Projeto Acolher na Farmácia transforma farmácias em rede de apoio a mulheres vítimas de violência no Brasil
- Redação
- 9 de abr.
- 3 min de leitura

Iniciativa criada por quatro profissionais que usaram a capilaridade das farmácias para ampliar o acesso de mulheres à ajuda segura e fortalecer a rede de proteção no país.
O projeto Acolher na Farmácia surge como uma resposta direta a um dos principais desafios no enfrentamento à violência doméstica no Brasil: o acesso seguro, imediato e discreto à ajuda. A iniciativa foi criada por quatro profissionais que usaram a capilaridade das farmácias como estratégia para transformar esses espaços, presentes em praticamente todos os bairros do país, em pontos de acolhimento para mulheres em situação de violência.

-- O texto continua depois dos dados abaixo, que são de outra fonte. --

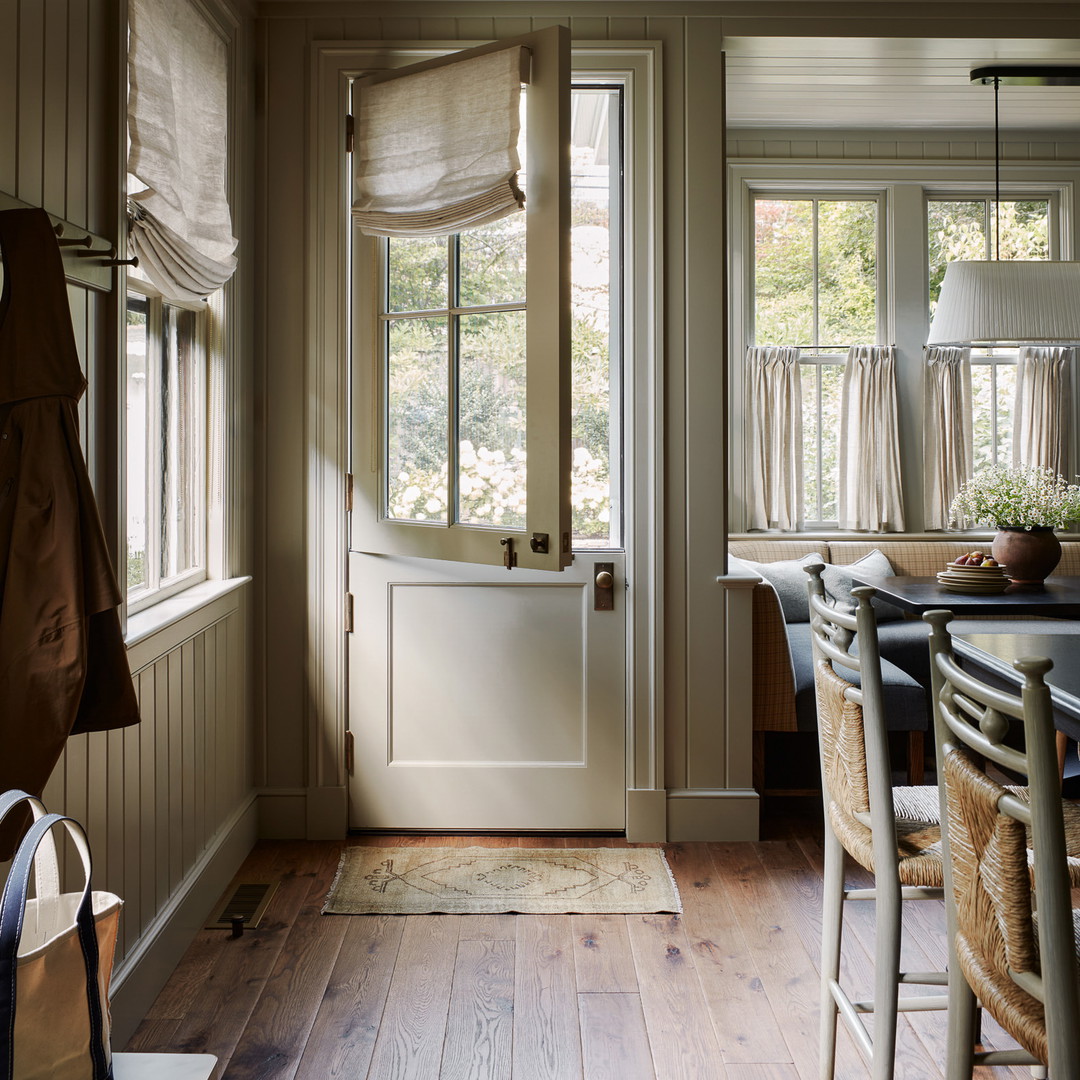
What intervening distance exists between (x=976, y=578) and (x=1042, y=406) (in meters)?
2.20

Com mais de 124 mil unidades em funcionamento, as farmácias são um dos estabelecimentos de saúde mais acessíveis à população. A proposta do Acolher na Farmácia é utilizar essa presença estratégica para ampliar a rede de proteção, oferecendo escuta qualificada, orientação e encaminhamento seguro, além de fortalecer iniciativas já existentes, como a campanha do sinal vermelho.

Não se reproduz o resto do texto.